▶ [Assignment]: Pictures don't belong in the copy; print all the records exactly.

▶ [Records to use]:
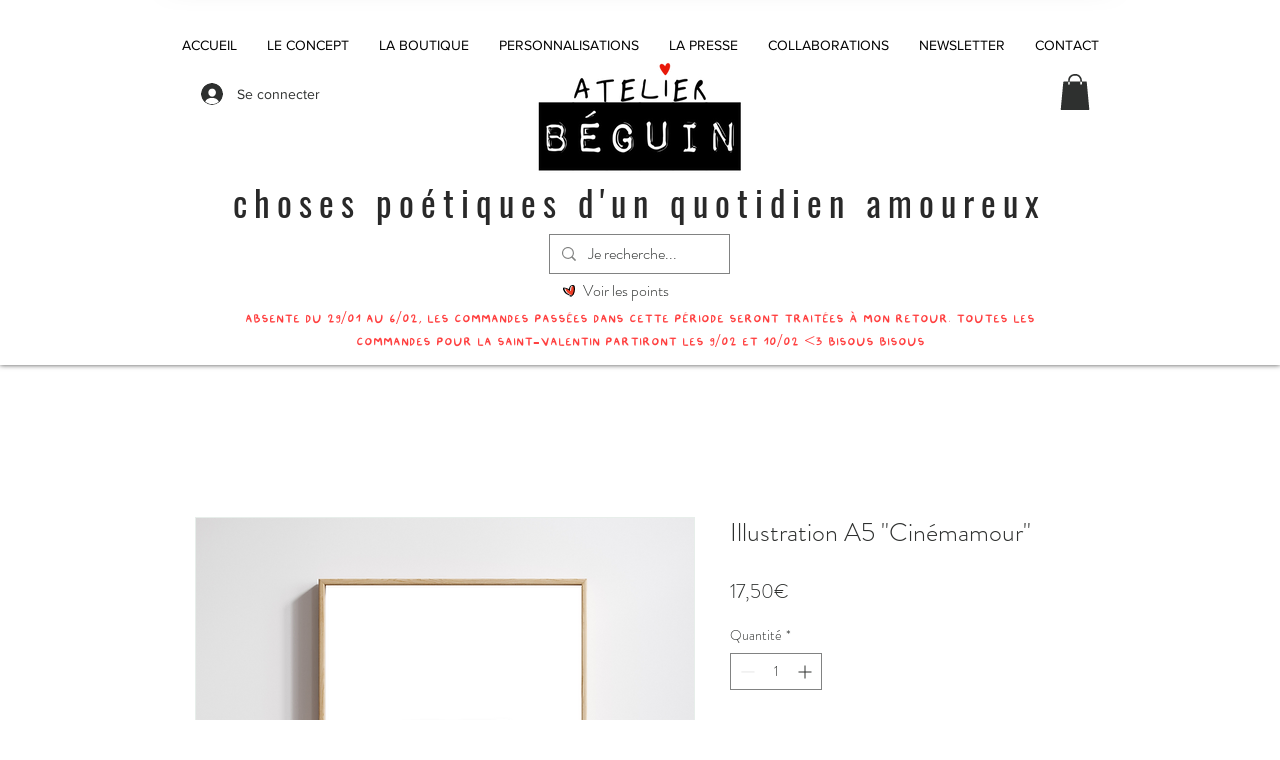

--- FILE ---
content_type: image/svg+xml
request_url: https://static.wixstatic.com/shapes/679fda3bbe43454d8d01cf04ba299bf6.svg
body_size: 1339
content:
<svg data-bbox="56.999 57.501 86.001 84.998" viewBox="0 0 200 200" height="200" width="200" xmlns="http://www.w3.org/2000/svg" data-type="color">
    <g>
        <path d="M128.111 129.219c9.699-11.761 11.306-26.157 13.092-40.48.87-6.979-.782-13.591-3.404-19.968-1.992-4.846-4.188-5.969-9.177-4.834-6.325 1.439-9.958 5.975-11.338 11.843-1.434 6.094-1.898 12.426-2.64 18.671-.391 3.289-1.145 5.803-4.881 3.982-2.088-2.82-4.106-6.145-7.021-7.42-8.819-3.857-17.986-6.919-27.745-10.562-1.599 19.474 22.835 45.998 51.436 50.274.528-.467 1.191-.915 1.678-1.506z" fill="#EE3C24" data-color="1"/>
        <path d="M140.075 65.693c-1.187-3.803-3.044-6.485-7.132-7.485-13.039-3.191-26.994 4.717-30.916 17.667-.968 3.197-1.858 6.417-2.92 10.096-5.487-2.153-10.243-4.281-15.169-5.881-5.672-1.842-11.413-3.962-17.274-4.608-7.294-.804-10.053 2.475-9.622 9.674.123 2.06.482 4.181 1.166 6.121 6.385 18.118 18.625 30.67 36.491 37.577 6.479 2.505 13.193 4.401 20.94 6.95l-11.783 6.125c6.018 1.149 10.182.622 13.933-2.142 8.775-6.469 16.339-13.973 19.59-24.762 1.655-5.494 3.03-11.091 4.195-16.711 2.277-10.972 1.862-21.851-1.499-32.621zM68.031 80.451c9.758 3.643 18.925 6.705 27.745 10.562 2.915 1.275 4.934 4.6 7.021 7.42 3.736 1.821 4.49-.694 4.881-3.982.743-6.245 1.206-12.576 2.64-18.671 1.38-5.868 5.012-10.404 11.338-11.843 4.989-1.135 7.184-.012 9.177 4.834 2.622 6.377 4.274 12.989 3.404 19.968-1.786 14.323-3.394 28.719-13.092 40.48-.488.592-1.15 1.04-1.677 1.507-28.602-4.277-53.036-30.8-51.437-50.275z" fill="#020202" data-color="2"/>
    </g>
</svg>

▶ [Reply to the task]:
--- FILE ---
content_type: image/svg+xml
request_url: https://static.wixstatic.com/shapes/679fda3bbe43454d8d01cf04ba299bf6.svg
body_size: 1339
content:
<svg data-bbox="56.999 57.501 86.001 84.998" viewBox="0 0 200 200" height="200" width="200" xmlns="http://www.w3.org/2000/svg" data-type="color">
    <g>
        <path d="M128.111 129.219c9.699-11.761 11.306-26.157 13.092-40.48.87-6.979-.782-13.591-3.404-19.968-1.992-4.846-4.188-5.969-9.177-4.834-6.325 1.439-9.958 5.975-11.338 11.843-1.434 6.094-1.898 12.426-2.64 18.671-.391 3.289-1.145 5.803-4.881 3.982-2.088-2.82-4.106-6.145-7.021-7.42-8.819-3.857-17.986-6.919-27.745-10.562-1.599 19.474 22.835 45.998 51.436 50.274.528-.467 1.191-.915 1.678-1.506z" fill="#EE3C24" data-color="1"/>
        <path d="M140.075 65.693c-1.187-3.803-3.044-6.485-7.132-7.485-13.039-3.191-26.994 4.717-30.916 17.667-.968 3.197-1.858 6.417-2.92 10.096-5.487-2.153-10.243-4.281-15.169-5.881-5.672-1.842-11.413-3.962-17.274-4.608-7.294-.804-10.053 2.475-9.622 9.674.123 2.06.482 4.181 1.166 6.121 6.385 18.118 18.625 30.67 36.491 37.577 6.479 2.505 13.193 4.401 20.94 6.95l-11.783 6.125c6.018 1.149 10.182.622 13.933-2.142 8.775-6.469 16.339-13.973 19.59-24.762 1.655-5.494 3.03-11.091 4.195-16.711 2.277-10.972 1.862-21.851-1.499-32.621zM68.031 80.451c9.758 3.643 18.925 6.705 27.745 10.562 2.915 1.275 4.934 4.6 7.021 7.42 3.736 1.821 4.49-.694 4.881-3.982.743-6.245 1.206-12.576 2.64-18.671 1.38-5.868 5.012-10.404 11.338-11.843 4.989-1.135 7.184-.012 9.177 4.834 2.622 6.377 4.274 12.989 3.404 19.968-1.786 14.323-3.394 28.719-13.092 40.48-.488.592-1.15 1.04-1.677 1.507-28.602-4.277-53.036-30.8-51.437-50.275z" fill="#020202" data-color="2"/>
    </g>
</svg>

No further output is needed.